# [Problem statement]
Copy every line of the material below word for word, leaving out the pictures.

Spatial relationship material
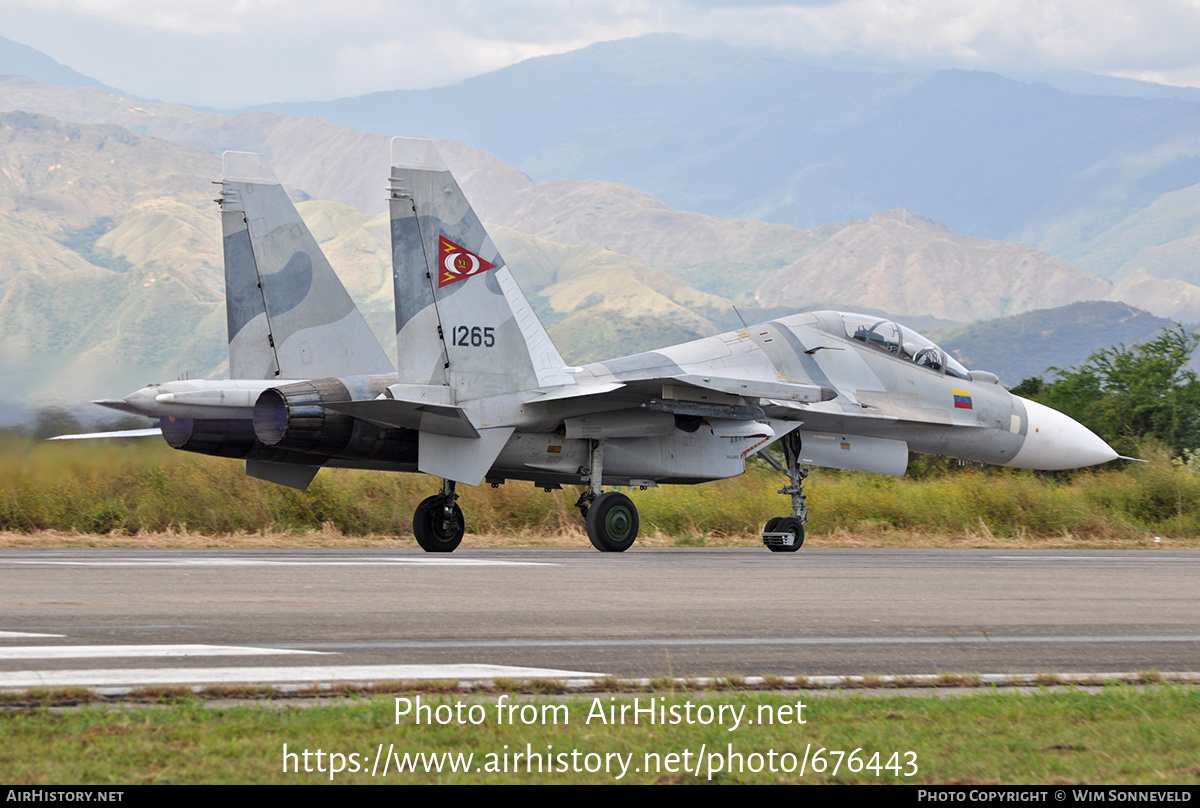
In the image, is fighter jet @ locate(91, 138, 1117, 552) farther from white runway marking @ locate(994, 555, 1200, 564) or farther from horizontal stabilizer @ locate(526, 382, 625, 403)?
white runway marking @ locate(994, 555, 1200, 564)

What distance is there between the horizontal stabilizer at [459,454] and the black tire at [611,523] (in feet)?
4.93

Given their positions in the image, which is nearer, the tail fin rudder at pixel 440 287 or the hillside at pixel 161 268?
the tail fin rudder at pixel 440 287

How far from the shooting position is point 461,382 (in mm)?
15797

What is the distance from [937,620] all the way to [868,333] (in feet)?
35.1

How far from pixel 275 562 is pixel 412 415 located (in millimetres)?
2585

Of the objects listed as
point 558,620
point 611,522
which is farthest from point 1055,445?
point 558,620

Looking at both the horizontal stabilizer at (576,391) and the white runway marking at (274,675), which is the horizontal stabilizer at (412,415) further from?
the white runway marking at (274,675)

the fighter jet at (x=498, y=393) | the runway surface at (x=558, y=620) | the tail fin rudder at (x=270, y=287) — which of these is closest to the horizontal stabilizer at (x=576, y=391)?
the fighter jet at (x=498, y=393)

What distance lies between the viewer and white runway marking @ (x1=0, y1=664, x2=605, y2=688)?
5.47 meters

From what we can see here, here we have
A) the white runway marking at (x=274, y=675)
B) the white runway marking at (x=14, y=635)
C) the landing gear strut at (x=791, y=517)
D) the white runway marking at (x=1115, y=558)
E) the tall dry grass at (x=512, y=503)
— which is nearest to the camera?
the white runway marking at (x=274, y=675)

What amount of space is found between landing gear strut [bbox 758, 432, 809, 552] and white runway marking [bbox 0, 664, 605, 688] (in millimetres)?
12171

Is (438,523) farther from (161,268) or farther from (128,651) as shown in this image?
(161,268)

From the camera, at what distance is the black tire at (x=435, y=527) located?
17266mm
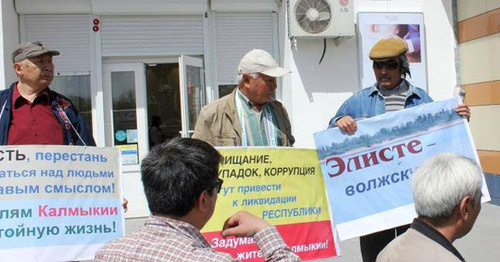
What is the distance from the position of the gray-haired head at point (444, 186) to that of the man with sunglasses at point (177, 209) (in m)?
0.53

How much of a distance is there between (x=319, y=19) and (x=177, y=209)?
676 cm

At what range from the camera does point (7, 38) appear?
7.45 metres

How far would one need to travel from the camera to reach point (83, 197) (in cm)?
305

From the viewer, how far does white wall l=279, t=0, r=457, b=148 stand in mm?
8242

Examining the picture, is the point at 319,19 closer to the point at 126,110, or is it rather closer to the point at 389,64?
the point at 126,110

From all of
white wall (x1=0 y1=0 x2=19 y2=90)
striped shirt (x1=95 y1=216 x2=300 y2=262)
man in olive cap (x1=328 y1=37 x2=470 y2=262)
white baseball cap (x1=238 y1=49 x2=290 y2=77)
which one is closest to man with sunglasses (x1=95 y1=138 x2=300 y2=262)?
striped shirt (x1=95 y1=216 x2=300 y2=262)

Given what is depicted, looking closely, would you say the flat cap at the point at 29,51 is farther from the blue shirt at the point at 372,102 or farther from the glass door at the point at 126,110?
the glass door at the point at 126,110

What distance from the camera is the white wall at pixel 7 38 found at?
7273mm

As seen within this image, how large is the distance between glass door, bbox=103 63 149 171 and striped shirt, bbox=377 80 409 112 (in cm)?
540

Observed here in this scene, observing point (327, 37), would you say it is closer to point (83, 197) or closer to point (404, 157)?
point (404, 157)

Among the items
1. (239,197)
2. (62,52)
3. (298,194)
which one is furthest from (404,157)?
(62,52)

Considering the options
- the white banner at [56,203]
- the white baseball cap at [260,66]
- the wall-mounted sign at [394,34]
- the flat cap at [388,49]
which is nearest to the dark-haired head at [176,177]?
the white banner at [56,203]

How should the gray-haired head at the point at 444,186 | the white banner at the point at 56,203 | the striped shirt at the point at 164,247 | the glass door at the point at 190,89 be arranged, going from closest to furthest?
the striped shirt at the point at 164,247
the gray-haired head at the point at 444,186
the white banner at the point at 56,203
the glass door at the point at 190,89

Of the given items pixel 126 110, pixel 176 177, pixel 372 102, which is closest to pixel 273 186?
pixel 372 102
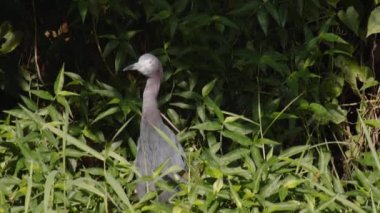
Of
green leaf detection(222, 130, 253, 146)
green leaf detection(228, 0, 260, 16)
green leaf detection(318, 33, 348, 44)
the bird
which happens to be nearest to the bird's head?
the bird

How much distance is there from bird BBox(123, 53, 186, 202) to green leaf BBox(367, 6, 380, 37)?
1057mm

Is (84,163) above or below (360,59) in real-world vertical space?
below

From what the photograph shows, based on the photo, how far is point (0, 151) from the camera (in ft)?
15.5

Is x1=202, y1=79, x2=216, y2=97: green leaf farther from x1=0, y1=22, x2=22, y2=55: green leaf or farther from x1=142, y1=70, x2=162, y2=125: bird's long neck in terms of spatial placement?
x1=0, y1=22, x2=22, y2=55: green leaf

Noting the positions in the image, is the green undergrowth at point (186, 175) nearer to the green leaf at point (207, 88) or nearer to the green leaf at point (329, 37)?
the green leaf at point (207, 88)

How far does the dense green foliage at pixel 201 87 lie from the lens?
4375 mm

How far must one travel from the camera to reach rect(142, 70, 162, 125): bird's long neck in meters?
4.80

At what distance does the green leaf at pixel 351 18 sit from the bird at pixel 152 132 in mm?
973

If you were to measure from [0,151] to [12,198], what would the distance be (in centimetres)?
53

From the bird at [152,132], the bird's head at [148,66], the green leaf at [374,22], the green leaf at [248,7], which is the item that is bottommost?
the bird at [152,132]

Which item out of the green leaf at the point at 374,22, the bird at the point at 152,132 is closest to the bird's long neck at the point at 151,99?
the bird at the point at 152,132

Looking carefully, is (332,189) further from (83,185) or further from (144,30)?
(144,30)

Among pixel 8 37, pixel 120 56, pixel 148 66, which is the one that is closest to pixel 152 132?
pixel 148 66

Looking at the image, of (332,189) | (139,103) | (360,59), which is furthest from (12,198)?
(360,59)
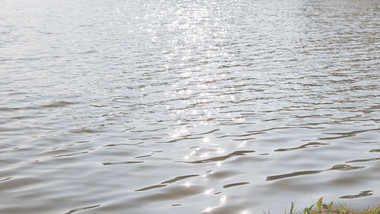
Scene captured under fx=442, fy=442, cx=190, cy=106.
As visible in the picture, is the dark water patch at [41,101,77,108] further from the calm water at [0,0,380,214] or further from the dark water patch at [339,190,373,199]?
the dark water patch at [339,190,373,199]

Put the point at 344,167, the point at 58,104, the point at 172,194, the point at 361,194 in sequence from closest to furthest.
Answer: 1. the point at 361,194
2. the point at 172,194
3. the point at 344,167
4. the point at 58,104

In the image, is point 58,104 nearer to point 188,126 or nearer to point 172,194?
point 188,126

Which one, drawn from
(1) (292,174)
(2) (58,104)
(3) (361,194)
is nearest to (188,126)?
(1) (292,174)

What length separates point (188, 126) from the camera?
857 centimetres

# [Solution to the exercise]
In the image, is fighter jet @ locate(91, 138, 1117, 552) farther from white runway marking @ locate(994, 555, 1200, 564) or farther from horizontal stabilizer @ locate(526, 382, 625, 403)?
white runway marking @ locate(994, 555, 1200, 564)

What distance is there between the horizontal stabilizer at [459,454] and the black tire at [611,523] (in feet)?
4.93

Given their positions in the image, which is nearer, the tail fin rudder at pixel 440 287 or the hillside at pixel 161 268?
the tail fin rudder at pixel 440 287

How far from the shooting position is point 461,382 (in mm)?
15797

What is the distance from [937,620] all the way to [868,333] (in feet)?
35.1

How far from pixel 275 562 is pixel 412 415 located (in millimetres)?
2585

Of the objects listed as
point 558,620
point 611,522
which is farthest from point 1055,445?
point 558,620

Looking at both the horizontal stabilizer at (576,391) and the white runway marking at (274,675), which is the horizontal stabilizer at (412,415) further from?
the white runway marking at (274,675)

the fighter jet at (x=498, y=393) | the runway surface at (x=558, y=620) | the tail fin rudder at (x=270, y=287) — which of these is closest to the horizontal stabilizer at (x=576, y=391)?
the fighter jet at (x=498, y=393)

What distance lies between the viewer and white runway marking @ (x1=0, y1=664, x2=605, y2=688)?
5.47 meters

From what we can see here, here we have
A) the white runway marking at (x=274, y=675)
B) the white runway marking at (x=14, y=635)
C) the landing gear strut at (x=791, y=517)
D) the white runway marking at (x=1115, y=558)
E) the tall dry grass at (x=512, y=503)
— which is nearest to the camera?
the white runway marking at (x=274, y=675)

What amount of space is found between landing gear strut [bbox 758, 432, 809, 552] and white runway marking [bbox 0, 664, 605, 688] (in millimetres)?
12171

Is (438,523) farther from (161,268) or farther from (128,651) as shown in this image?
(161,268)

From the camera, at what distance is the black tire at (x=435, y=527) located?
17266mm
What is the distance from the position of the gray-haired head at point (444, 186) to that of the man with sunglasses at point (177, 209) (in m)?
0.53

How much of a distance is there between (x=319, y=19) and (x=177, y=209)?
676 cm

At what range from the camera does point (7, 38) appear?
7.45 metres

How far would one need to travel from the camera to reach point (83, 197) (in cm)?
305

From the viewer, how far does white wall l=279, t=0, r=457, b=148 stand in mm?
8242

Examining the picture, is the point at 319,19 closer to the point at 126,110, or is it rather closer to the point at 389,64?
the point at 126,110

From all of
white wall (x1=0 y1=0 x2=19 y2=90)
striped shirt (x1=95 y1=216 x2=300 y2=262)
man in olive cap (x1=328 y1=37 x2=470 y2=262)
white baseball cap (x1=238 y1=49 x2=290 y2=77)
which one is closest to man with sunglasses (x1=95 y1=138 x2=300 y2=262)?
striped shirt (x1=95 y1=216 x2=300 y2=262)

Given what is depicted, looking closely, would you say the flat cap at the point at 29,51 is farther from the blue shirt at the point at 372,102 or farther from the glass door at the point at 126,110?
the glass door at the point at 126,110

What distance from the camera is the white wall at pixel 7 38 found at?
7273mm

As seen within this image, how large is the distance between glass door, bbox=103 63 149 171 and striped shirt, bbox=377 80 409 112 (in cm)?
540

Observed here in this scene, observing point (327, 37), would you say it is closer to point (83, 197) or closer to point (404, 157)?
point (404, 157)

Among the items
1. (239,197)
2. (62,52)
3. (298,194)
which one is furthest from (404,157)?
(62,52)

Considering the options
- the white banner at [56,203]
- the white baseball cap at [260,66]
- the wall-mounted sign at [394,34]
- the flat cap at [388,49]
which is nearest to the dark-haired head at [176,177]?
the white banner at [56,203]

How should the gray-haired head at the point at 444,186 | the white banner at the point at 56,203 | the striped shirt at the point at 164,247 | the glass door at the point at 190,89 be arranged, going from closest to furthest?
the striped shirt at the point at 164,247
the gray-haired head at the point at 444,186
the white banner at the point at 56,203
the glass door at the point at 190,89

Of the given items pixel 126 110, pixel 176 177, pixel 372 102, which is closest to pixel 273 186?
pixel 372 102
Of
green leaf detection(222, 130, 253, 146)
green leaf detection(228, 0, 260, 16)
green leaf detection(318, 33, 348, 44)
the bird
which happens to be nearest to the bird's head?
the bird

How much distance is there from bird BBox(123, 53, 186, 202) to green leaf BBox(367, 6, 380, 37)?
1057mm

Is (84,163) above or below (360,59) in real-world vertical space?
below

From what the photograph shows, based on the photo, how far is point (0, 151) from the camera (in ft)?
15.5

Is x1=202, y1=79, x2=216, y2=97: green leaf farther from x1=0, y1=22, x2=22, y2=55: green leaf or farther from x1=142, y1=70, x2=162, y2=125: bird's long neck in terms of spatial placement?
x1=0, y1=22, x2=22, y2=55: green leaf

Noting the positions in the image, is the green undergrowth at point (186, 175) nearer to the green leaf at point (207, 88) or nearer to the green leaf at point (329, 37)?
the green leaf at point (207, 88)

How far does the dense green foliage at pixel 201 87 lie from the lens?
4375 mm

How far must one travel from the camera to reach rect(142, 70, 162, 125): bird's long neck in meters?
4.80

At what distance does the green leaf at pixel 351 18 sit from the bird at pixel 152 132 in mm?
973

If you were to measure from [0,151] to [12,198], what would the distance be (in centimetres)?
53

From the bird at [152,132], the bird's head at [148,66], the green leaf at [374,22], the green leaf at [248,7], which is the item that is bottommost?
the bird at [152,132]

Which item out of the green leaf at the point at 374,22, the bird at the point at 152,132 is closest to the bird's long neck at the point at 151,99?
the bird at the point at 152,132

Looking carefully, is (332,189) further from (83,185) or further from (144,30)?
(144,30)

Among pixel 8 37, pixel 120 56, pixel 148 66, which is the one that is closest to pixel 152 132?
pixel 148 66

Looking at the image, of (332,189) | (139,103) | (360,59), which is furthest from (12,198)?
(360,59)
Scene captured under fx=442, fy=442, cx=190, cy=106.
As visible in the picture, is the dark water patch at [41,101,77,108] further from the calm water at [0,0,380,214] or further from the dark water patch at [339,190,373,199]?
the dark water patch at [339,190,373,199]

Put the point at 344,167, the point at 58,104, the point at 172,194, the point at 361,194 in sequence from closest to furthest.
Answer: 1. the point at 361,194
2. the point at 172,194
3. the point at 344,167
4. the point at 58,104

In the image, is point 58,104 nearer to point 188,126 or nearer to point 172,194?
point 188,126

Which one, drawn from
(1) (292,174)
(2) (58,104)
(3) (361,194)
is nearest to (188,126)?
(1) (292,174)

What length separates point (188, 126) from the camera?
857 centimetres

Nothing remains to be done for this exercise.